Using Google Maps in R is easy! This series of blog posts will guide you through the possibilities to work with Google Maps in R.
In part one we will discuss the package
mapsapi. In part two we will discuss a ggplot2 friendly option:
Getting your API key(s)
Whether you want to work with
ggmaps: the first step is getting your API key(s). Sounds like an easy step, right? Be aware that this may take some time.
You will need a billing account on Google Cloud Platform (GCP). This requires you to attach your credit card to your account. After you have a billed account, you can set up a project. Within this project you can enable API(s). Detailed instructions on how to generate API key(s) are in this article.
There is not one single API for Google Maps. Actually, there are multiple services underneath Google Maps. Every service has its own API. For example, there is an API for directions (Directions API) and an API for geocoding (Geocoding API). The kind of API you need depends on the package and functions you’re going to use.
In essence you only need one API key. This single API key can give access to multiple API(s). But that’s a choice. You can also opt to have a key for each API. You can manage everything to your liking within GCP. I just went along with a single key to grant me access to multiple APIs.
To follow the examples in this blog you will need the Directions API and Geocoding API.
Your API key is private and unique to you, so be careful not to share it online. Be aware when opening a GitHub issue or saving it in a shared R script. If you share it inadvertantly, just get on Google’s website and regenerate your key – this will retire the old one.
Once you get your keys you are can easily access and manage them via GCP. Using API(s) comes at a cost. While the amount you get for free is enough for playing around, you might want to keep an eye out on the costs.
Time to code!
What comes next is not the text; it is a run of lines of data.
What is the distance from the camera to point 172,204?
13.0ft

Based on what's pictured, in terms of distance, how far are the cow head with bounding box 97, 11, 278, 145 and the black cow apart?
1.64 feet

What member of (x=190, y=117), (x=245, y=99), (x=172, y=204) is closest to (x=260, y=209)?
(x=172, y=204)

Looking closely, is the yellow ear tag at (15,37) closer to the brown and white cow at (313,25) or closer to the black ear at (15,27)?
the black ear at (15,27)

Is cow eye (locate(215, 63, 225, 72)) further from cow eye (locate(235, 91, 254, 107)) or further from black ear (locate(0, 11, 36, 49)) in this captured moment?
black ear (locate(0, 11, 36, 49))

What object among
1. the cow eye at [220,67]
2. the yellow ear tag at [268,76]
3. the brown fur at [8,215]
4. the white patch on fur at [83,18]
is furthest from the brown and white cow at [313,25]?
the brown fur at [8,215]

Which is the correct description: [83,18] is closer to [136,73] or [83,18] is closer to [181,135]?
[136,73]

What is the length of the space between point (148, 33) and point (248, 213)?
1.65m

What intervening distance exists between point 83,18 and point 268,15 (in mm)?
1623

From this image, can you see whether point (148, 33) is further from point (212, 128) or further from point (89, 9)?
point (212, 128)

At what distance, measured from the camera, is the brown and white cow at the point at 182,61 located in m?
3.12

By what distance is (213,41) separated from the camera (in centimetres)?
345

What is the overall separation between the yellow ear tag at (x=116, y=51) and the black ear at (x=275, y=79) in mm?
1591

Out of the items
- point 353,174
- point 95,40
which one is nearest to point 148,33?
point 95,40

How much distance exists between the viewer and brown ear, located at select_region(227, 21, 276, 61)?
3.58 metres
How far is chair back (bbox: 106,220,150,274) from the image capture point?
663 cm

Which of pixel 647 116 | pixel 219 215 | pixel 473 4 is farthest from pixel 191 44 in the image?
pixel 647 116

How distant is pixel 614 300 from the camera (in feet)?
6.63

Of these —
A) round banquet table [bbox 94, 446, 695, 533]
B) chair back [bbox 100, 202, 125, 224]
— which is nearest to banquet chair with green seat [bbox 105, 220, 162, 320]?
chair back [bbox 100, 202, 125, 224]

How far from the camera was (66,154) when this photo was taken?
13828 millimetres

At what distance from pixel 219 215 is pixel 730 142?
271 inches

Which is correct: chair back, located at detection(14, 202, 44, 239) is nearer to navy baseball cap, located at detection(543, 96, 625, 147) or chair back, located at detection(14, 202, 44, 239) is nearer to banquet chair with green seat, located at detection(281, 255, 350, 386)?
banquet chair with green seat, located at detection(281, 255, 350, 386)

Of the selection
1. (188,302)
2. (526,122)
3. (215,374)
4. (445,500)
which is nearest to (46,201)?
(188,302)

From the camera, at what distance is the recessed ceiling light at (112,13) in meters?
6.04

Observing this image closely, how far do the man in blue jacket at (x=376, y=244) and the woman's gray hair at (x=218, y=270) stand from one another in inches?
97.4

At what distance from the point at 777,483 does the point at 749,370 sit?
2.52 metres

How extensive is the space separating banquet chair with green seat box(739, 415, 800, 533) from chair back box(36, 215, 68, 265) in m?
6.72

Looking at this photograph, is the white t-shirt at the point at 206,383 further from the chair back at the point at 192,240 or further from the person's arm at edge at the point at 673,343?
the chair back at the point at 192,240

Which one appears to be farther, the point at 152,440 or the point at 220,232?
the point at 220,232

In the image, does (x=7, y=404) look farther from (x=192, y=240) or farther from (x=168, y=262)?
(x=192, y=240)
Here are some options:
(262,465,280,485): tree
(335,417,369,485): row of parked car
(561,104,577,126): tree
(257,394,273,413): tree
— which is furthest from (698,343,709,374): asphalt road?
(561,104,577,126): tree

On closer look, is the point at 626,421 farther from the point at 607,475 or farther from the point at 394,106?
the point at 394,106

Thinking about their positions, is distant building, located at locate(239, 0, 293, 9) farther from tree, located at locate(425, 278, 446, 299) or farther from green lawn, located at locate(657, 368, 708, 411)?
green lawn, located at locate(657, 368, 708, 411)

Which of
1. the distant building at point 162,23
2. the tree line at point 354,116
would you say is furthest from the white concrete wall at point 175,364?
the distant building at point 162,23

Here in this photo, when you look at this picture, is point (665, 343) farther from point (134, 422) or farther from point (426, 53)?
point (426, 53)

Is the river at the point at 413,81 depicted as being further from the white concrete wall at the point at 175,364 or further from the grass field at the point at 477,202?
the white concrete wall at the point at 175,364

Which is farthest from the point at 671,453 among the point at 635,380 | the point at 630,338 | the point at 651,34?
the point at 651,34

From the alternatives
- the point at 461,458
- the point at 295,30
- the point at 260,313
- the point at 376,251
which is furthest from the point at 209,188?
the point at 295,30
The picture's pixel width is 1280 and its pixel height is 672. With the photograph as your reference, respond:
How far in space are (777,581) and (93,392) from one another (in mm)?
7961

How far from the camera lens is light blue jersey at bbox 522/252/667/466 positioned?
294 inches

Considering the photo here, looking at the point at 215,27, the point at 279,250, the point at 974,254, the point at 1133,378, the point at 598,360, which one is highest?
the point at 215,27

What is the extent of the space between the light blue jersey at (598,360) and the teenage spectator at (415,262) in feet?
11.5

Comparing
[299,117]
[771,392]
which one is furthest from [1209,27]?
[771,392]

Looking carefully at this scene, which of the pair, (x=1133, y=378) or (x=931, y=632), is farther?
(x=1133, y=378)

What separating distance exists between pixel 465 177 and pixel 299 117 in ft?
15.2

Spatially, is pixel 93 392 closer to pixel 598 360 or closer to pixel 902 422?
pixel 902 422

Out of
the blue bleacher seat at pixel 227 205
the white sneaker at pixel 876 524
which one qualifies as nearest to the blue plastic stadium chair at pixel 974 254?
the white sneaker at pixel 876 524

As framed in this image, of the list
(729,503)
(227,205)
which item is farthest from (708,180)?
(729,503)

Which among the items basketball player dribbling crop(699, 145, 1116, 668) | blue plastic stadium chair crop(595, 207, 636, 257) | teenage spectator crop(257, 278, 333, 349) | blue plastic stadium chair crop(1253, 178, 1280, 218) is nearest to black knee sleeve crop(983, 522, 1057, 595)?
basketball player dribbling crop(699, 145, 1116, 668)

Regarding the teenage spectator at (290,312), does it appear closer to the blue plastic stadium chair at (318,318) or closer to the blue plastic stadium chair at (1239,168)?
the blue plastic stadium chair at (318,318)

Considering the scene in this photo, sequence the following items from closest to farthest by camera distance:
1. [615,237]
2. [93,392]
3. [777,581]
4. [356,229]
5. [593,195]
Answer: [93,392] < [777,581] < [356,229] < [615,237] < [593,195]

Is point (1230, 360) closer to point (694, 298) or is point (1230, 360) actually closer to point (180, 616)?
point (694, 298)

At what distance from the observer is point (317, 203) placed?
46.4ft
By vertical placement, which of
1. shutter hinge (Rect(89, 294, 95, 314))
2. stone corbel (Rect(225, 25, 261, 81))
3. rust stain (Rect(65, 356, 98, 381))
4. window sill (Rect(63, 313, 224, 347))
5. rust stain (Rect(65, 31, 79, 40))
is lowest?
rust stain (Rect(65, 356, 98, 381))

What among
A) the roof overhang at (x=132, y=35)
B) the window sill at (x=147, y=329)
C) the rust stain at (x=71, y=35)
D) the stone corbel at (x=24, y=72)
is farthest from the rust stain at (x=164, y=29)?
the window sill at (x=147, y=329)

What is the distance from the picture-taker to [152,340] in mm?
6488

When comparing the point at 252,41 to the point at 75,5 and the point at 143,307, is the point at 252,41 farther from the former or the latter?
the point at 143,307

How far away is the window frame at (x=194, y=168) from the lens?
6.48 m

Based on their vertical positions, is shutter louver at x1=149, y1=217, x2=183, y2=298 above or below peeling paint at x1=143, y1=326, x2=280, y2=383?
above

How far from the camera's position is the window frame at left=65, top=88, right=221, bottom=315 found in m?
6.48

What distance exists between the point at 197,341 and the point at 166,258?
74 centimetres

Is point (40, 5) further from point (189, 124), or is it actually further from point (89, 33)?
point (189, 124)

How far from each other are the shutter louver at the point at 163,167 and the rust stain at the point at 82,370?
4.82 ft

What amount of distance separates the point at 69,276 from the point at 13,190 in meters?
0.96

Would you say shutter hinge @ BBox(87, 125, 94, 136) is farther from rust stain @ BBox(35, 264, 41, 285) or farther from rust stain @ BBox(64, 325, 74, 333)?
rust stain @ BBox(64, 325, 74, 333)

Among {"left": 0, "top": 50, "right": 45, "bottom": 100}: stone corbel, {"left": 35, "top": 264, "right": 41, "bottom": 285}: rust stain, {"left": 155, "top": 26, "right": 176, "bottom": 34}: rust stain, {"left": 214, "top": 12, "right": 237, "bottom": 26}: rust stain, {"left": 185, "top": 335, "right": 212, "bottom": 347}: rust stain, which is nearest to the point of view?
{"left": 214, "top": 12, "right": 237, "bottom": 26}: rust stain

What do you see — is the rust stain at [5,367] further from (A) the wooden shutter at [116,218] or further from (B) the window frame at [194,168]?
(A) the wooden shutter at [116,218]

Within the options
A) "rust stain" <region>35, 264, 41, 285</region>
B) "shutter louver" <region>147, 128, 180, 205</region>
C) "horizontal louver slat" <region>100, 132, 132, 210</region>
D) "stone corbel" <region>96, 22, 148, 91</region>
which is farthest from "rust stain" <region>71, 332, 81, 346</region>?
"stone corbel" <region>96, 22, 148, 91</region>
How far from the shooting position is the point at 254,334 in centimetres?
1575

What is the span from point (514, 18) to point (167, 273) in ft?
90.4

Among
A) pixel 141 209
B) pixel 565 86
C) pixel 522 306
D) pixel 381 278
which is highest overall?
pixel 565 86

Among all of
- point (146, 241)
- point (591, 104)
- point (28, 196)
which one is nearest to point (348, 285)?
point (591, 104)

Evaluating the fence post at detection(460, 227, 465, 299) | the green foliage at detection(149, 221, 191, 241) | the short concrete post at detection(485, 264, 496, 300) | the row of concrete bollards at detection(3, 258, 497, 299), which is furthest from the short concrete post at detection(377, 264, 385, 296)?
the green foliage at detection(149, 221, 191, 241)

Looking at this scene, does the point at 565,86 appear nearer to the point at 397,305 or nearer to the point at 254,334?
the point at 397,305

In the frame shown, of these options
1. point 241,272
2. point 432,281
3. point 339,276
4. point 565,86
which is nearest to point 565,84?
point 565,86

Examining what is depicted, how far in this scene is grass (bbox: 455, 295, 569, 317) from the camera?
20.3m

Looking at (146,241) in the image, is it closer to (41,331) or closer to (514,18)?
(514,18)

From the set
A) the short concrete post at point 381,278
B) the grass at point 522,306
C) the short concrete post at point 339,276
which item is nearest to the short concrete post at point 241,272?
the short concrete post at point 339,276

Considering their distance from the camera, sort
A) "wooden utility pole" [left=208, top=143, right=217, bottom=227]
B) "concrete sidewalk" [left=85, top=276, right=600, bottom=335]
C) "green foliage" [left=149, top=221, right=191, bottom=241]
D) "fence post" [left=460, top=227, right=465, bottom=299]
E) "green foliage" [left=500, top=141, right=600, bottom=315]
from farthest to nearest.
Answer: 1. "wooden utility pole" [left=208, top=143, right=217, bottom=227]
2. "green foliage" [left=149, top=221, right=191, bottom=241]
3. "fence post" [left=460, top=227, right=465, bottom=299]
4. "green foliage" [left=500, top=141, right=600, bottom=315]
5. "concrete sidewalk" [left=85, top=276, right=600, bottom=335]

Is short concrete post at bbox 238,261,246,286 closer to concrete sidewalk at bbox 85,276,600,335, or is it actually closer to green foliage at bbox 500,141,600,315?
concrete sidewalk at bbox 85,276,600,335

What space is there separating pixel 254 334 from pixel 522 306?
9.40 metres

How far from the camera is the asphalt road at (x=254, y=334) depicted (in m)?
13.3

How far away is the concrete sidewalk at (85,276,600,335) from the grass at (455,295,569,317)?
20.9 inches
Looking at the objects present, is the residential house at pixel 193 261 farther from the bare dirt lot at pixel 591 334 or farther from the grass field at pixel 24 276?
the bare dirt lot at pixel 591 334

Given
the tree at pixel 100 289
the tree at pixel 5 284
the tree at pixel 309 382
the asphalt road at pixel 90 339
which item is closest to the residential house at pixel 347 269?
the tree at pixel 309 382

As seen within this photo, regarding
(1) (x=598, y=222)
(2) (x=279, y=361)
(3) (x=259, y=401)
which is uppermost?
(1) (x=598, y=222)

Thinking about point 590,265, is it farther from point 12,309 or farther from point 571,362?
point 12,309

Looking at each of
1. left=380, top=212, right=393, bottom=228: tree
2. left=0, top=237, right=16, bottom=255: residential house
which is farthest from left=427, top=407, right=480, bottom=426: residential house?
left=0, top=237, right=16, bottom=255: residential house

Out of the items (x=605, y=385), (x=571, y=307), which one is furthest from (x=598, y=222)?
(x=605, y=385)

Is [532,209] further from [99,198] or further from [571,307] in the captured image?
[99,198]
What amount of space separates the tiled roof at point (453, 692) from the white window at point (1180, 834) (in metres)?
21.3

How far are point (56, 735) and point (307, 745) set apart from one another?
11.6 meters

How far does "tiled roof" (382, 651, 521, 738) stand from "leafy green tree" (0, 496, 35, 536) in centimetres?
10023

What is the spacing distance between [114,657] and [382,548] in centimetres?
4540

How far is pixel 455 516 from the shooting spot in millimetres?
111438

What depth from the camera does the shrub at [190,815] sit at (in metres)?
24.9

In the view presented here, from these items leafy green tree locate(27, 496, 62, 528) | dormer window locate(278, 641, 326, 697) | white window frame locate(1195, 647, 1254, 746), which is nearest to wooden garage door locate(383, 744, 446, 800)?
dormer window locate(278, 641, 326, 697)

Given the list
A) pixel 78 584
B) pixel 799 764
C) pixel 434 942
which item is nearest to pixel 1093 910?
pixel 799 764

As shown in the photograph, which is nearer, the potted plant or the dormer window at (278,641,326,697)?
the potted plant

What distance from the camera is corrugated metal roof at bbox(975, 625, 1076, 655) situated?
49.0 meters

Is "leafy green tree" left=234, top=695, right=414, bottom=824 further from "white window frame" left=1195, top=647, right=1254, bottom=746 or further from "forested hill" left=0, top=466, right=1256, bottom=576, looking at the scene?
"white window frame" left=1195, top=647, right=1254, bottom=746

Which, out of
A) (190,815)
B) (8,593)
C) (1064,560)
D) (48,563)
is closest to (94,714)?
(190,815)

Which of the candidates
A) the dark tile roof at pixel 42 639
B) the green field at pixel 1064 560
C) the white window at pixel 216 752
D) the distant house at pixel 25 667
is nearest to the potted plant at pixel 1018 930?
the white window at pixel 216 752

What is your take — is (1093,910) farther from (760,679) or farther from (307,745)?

One thing you might know about me: I love hiking. Let’s say I want to hike from my beautiful hometown, Oegstgeest, to Alphen aan den Rijn. How do we visualize this in R?
To visualize routes we need to have the Directions API enabled on GCP. To interact with the API we use the package
mapsapi. For visualization we use
leaflet. Don’t worry, you don’t necessarily need to use leaflet, but it’s a pretty nice package for plotting maps.
# Libraries library(mapsapi) library(leaflet) # Your private key key = "XXX" # Getting the directions from the Google Maps Directions API doc = mp_directions( origin = "Oegstgeest", destination = "Alphen aan den Rijn", mode = "walking", alternatives = TRUE, key = key, quiet = TRUE ) # Extract routes from the response routes = mp_get_routes(doc) # Visualize using leaflet palette = colorFactor(palette = "Set2", domain = routes$alternative_id) leaflet() %>% addProviderTiles(provider = providers$CartoDB.Positron) %>% addPolylines(data = routes, opacity = 1, weight = 7, color = ~palette(alternative_id), label = ~distance_text, labelOptions = labelOptions(noHide = TRUE))
That hike is going to take some time. Especially when you want to hike back ;).
With numerous options and themes you can completely customize your plot. Once you obtain the
routes object you can extract all the information from it.
To visualize locations you need to enable the Geocoding API.
Visualizing locations can be useful when you want to map points of interest. Locations can be addresses, place names, but also coordinates.
Let’s work out an example with some infamous places near my hometown:
# Libraries library(mapsapi) library(leaflet) # Your private key key = "XXX" # Getting the geolocations from the Google Maps Directions API addresses = c("Oegstgeest", "Katwijk aan Zee", "Leiden", "Warmond", "Voorschoten", "Alphen aan den Rijn") doc = mp_geocode( addresses = addresses, key = key ) # Extract pointss from the response point = mp_get_points(doc) # Visualize using leaflet palette = colorFactor(palette = "Set2", domain = point$location_type) leaflet() %>% addProviderTiles(provider = providers$CartoDB.Positron) %>% addCircleMarkers(data = point)
Generating the following plot:
So here are all our six specified locations on a map! Pretty easy, right?